• Set problem:
Transcribe exactly the lines from the one holding "What distance exists" to the end of the data below, including both of those lines and no others.

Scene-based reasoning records

= = = = = = =

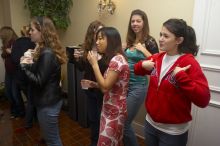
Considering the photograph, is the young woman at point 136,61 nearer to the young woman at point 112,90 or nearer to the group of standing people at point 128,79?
the group of standing people at point 128,79

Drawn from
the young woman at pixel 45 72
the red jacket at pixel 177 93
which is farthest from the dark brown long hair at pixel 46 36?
the red jacket at pixel 177 93

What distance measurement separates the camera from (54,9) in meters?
3.50

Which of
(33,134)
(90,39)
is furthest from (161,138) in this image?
(33,134)

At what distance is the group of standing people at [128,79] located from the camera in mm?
1294

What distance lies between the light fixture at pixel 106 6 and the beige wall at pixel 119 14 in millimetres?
61

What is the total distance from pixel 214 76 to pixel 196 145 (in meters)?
0.75

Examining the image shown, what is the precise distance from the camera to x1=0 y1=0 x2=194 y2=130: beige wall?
2246mm

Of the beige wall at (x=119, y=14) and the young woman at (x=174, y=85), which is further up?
the beige wall at (x=119, y=14)

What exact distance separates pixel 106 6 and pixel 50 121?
1835 mm

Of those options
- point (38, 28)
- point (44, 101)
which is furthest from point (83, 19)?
point (44, 101)

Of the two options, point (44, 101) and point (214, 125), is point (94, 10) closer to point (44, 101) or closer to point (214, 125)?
point (44, 101)

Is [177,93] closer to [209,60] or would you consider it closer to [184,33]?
[184,33]

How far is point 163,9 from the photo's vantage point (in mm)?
2361

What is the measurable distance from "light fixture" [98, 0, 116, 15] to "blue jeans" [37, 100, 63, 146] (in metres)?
1.62
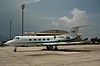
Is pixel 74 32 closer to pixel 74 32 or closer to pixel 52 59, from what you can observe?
pixel 74 32

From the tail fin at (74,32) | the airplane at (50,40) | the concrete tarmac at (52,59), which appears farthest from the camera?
the tail fin at (74,32)

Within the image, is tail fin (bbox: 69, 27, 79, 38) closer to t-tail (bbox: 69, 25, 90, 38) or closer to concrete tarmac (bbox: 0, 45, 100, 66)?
t-tail (bbox: 69, 25, 90, 38)

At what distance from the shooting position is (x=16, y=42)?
43.2 metres

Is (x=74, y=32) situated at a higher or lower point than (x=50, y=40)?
higher

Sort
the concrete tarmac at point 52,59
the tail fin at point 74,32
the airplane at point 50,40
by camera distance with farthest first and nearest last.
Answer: the tail fin at point 74,32, the airplane at point 50,40, the concrete tarmac at point 52,59

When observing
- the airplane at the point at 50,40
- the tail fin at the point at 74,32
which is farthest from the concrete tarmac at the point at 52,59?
the tail fin at the point at 74,32

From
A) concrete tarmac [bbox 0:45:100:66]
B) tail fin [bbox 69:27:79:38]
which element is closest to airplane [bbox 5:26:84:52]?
tail fin [bbox 69:27:79:38]

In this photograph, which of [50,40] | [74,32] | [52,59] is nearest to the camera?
[52,59]

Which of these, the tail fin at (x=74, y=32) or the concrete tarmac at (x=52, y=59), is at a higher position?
the tail fin at (x=74, y=32)

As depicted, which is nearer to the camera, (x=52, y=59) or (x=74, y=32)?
(x=52, y=59)

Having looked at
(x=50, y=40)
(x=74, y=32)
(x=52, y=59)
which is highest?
(x=74, y=32)

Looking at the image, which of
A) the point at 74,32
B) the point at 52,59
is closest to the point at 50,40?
the point at 74,32

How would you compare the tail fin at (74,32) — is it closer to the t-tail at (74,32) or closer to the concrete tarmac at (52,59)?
the t-tail at (74,32)

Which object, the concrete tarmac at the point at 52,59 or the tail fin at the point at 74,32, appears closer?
the concrete tarmac at the point at 52,59
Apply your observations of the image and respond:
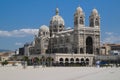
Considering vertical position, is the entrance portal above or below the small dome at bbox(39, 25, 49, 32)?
below

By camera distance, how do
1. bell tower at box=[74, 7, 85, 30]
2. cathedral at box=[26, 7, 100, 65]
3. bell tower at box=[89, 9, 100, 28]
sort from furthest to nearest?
1. bell tower at box=[89, 9, 100, 28]
2. bell tower at box=[74, 7, 85, 30]
3. cathedral at box=[26, 7, 100, 65]

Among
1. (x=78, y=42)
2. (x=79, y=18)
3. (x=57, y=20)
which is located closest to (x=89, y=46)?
(x=78, y=42)

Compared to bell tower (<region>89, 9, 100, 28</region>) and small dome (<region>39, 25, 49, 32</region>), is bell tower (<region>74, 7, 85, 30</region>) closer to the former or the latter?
bell tower (<region>89, 9, 100, 28</region>)

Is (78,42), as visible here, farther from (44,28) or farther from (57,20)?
(44,28)

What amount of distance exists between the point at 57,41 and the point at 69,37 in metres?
12.9

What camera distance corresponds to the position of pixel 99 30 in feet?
442

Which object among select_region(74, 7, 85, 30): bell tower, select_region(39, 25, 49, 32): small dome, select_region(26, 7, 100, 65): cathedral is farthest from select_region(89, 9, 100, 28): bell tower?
select_region(39, 25, 49, 32): small dome

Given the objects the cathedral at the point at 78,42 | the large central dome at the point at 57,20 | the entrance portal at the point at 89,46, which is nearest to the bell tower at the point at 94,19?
the cathedral at the point at 78,42

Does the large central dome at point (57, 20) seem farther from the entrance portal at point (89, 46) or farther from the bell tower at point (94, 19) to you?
the entrance portal at point (89, 46)

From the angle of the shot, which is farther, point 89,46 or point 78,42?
point 89,46

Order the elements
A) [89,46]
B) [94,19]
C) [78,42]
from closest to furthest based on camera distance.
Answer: [78,42] → [89,46] → [94,19]

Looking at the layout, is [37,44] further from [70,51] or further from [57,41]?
[70,51]

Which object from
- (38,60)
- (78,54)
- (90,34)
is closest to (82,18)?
(90,34)

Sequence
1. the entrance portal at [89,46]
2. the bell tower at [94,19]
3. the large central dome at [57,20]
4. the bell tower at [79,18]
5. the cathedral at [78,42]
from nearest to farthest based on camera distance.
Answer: the cathedral at [78,42] → the bell tower at [79,18] → the entrance portal at [89,46] → the bell tower at [94,19] → the large central dome at [57,20]
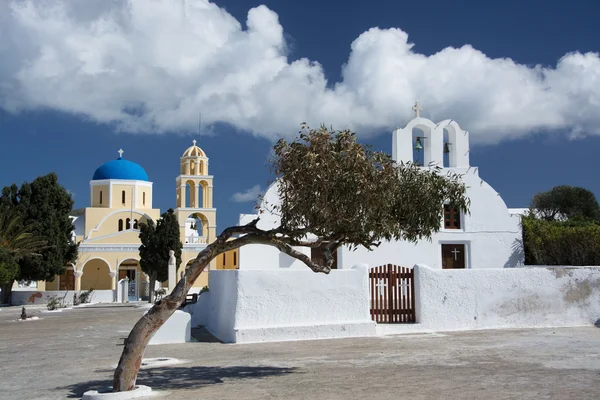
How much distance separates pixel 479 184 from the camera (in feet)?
73.0

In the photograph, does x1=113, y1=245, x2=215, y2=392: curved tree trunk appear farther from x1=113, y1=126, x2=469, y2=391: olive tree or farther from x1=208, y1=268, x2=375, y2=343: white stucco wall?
x1=208, y1=268, x2=375, y2=343: white stucco wall

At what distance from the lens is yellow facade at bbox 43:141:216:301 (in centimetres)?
4472

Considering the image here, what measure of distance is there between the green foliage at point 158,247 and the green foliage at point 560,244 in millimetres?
22829

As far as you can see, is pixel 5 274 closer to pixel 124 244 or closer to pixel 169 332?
pixel 124 244

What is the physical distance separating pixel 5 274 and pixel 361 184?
27441 millimetres

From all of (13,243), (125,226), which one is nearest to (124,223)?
(125,226)

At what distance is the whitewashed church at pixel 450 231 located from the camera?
2123 centimetres

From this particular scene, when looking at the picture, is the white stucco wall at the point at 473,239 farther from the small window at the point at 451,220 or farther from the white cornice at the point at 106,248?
the white cornice at the point at 106,248

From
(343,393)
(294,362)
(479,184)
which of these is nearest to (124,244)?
(479,184)

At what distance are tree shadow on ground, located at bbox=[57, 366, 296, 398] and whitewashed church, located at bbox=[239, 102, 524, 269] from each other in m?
9.87

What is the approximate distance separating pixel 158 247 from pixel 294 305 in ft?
83.6

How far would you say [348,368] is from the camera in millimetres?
10820

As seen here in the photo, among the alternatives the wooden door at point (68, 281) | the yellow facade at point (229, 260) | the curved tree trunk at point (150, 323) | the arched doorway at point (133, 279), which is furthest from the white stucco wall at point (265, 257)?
the wooden door at point (68, 281)

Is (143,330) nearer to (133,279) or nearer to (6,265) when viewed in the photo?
(6,265)
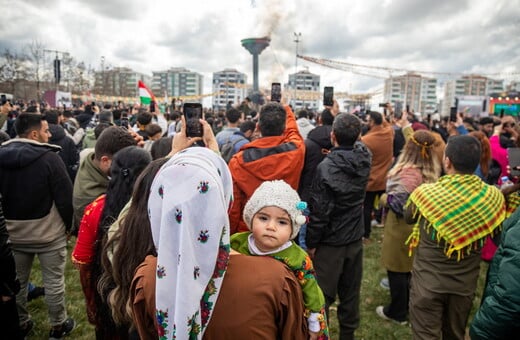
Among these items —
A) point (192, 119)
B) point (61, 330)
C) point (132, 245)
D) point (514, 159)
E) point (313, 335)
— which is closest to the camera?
point (132, 245)

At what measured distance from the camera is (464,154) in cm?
279

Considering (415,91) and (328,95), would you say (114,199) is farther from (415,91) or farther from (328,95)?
(415,91)

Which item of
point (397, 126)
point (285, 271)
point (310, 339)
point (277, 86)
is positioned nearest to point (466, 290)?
point (310, 339)

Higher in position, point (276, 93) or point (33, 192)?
point (276, 93)

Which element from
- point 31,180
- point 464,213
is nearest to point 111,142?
point 31,180

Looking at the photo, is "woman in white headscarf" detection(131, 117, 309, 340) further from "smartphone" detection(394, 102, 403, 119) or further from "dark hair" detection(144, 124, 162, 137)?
"smartphone" detection(394, 102, 403, 119)

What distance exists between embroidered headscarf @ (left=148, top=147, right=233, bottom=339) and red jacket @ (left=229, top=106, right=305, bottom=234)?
1857 mm

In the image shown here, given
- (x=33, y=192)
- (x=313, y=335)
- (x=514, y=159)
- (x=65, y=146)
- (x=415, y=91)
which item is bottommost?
(x=313, y=335)

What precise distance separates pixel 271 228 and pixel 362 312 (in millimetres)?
3022

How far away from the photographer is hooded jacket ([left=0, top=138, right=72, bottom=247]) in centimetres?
318

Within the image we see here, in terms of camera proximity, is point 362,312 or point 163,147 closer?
point 163,147

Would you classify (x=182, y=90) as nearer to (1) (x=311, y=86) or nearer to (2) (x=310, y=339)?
(1) (x=311, y=86)

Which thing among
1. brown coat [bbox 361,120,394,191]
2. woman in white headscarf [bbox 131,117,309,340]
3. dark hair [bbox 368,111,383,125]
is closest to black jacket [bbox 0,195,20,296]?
woman in white headscarf [bbox 131,117,309,340]

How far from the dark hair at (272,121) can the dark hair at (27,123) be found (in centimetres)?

= = = = = = =

• Answer to this task:
What distance exists between embroidered headscarf @ (left=148, top=147, right=233, bottom=339) and red jacket @ (left=229, top=106, right=305, bottom=234)?
1857 mm

In the image shown here, given
- (x=33, y=192)
- (x=313, y=335)
- (x=514, y=159)
- (x=65, y=146)
- (x=415, y=91)
which item is bottommost?
(x=313, y=335)

What precise distance separates pixel 271 228 and pixel 362 312 (in millimetres)?
3022

How far away from the photographer is hooded jacket ([left=0, top=138, right=72, bottom=247]) in centimetres?
318

Within the image we see here, in terms of camera proximity, is point 362,312 or point 163,147 closer?
point 163,147

Would you classify (x=182, y=90) as nearer to (1) (x=311, y=86) or nearer to (2) (x=310, y=339)?
(1) (x=311, y=86)

Which thing among
1. brown coat [bbox 361,120,394,191]
2. woman in white headscarf [bbox 131,117,309,340]
3. dark hair [bbox 368,111,383,125]
is closest to black jacket [bbox 0,195,20,296]?
woman in white headscarf [bbox 131,117,309,340]

How far from the dark hair at (272,121) can the dark hair at (27,123) be found (in centimetres)?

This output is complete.